Both these and the profiling with Julia’s tools is done with the actual “production” code and data, and since they’re not contradicting each other, I have no reason to suspect they might be misleading (although maybe the “where“ the bottleneck is may be imprecise?).
This is something I can try working on (I assume there’s no creduce
for Julia, is there?), but I suspect that the specific array structures are responsible for the anomaly, so it’s probably mostly about the data distribution.

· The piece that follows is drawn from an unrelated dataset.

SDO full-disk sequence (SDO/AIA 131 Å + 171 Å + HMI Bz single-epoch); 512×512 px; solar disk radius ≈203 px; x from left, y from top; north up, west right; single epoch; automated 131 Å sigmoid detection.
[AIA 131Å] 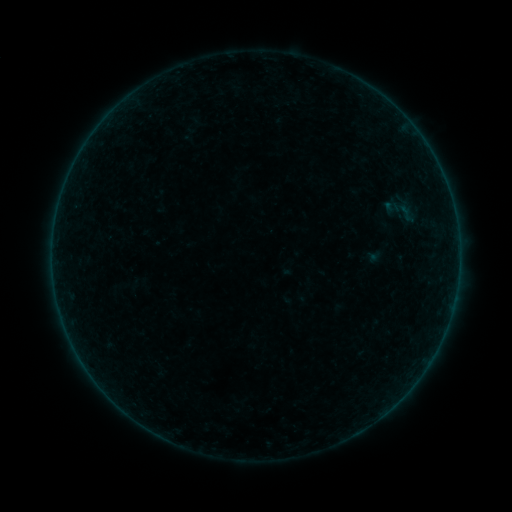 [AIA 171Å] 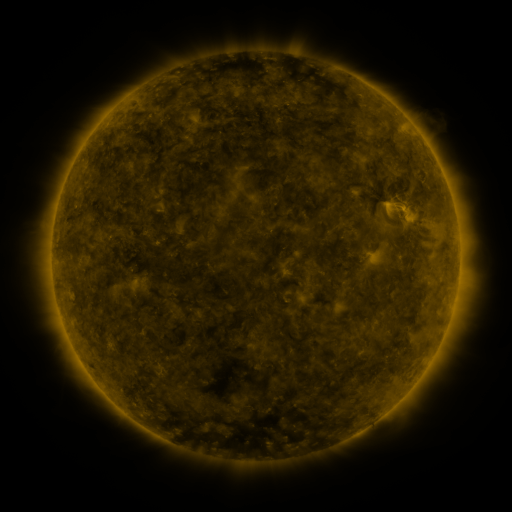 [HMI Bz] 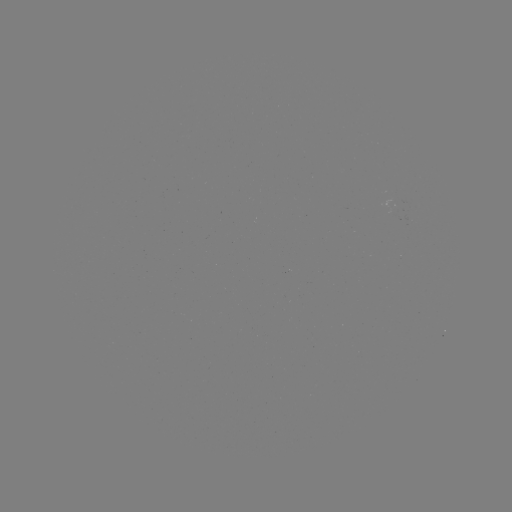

The code is basically a 2D cellular automaton with O(10^5) cells, but the “evolving” cells at every step are in a narrow interface band with a number of cells that during the simulation changes from O(10) to O(10^3), typically with a mean and median of < 500 active cells. These are not randomly spread out across the domain, but the “topology” of the distribution can get quite complex and disconnected (it’s not necessarily a contiguous band). I suspect that the number of active cells and their distribution, and the way this changes over time, are at fault here. It’s possible that other approaches than findall
are more convenient with less/more cells, or with less/more spatially coherent distribution, but the variability over time ends up making the findall
approach more convenient somehow.
I have a few optimization strategies in mind that require more extensive changes to the code (e.g. views on a bounded region of the arrays where the band is etc), but these are a separate matter. I’ll revising the findall
when I’ve looked at improving the computational domain boundary.
Thanks all again for the suggestions.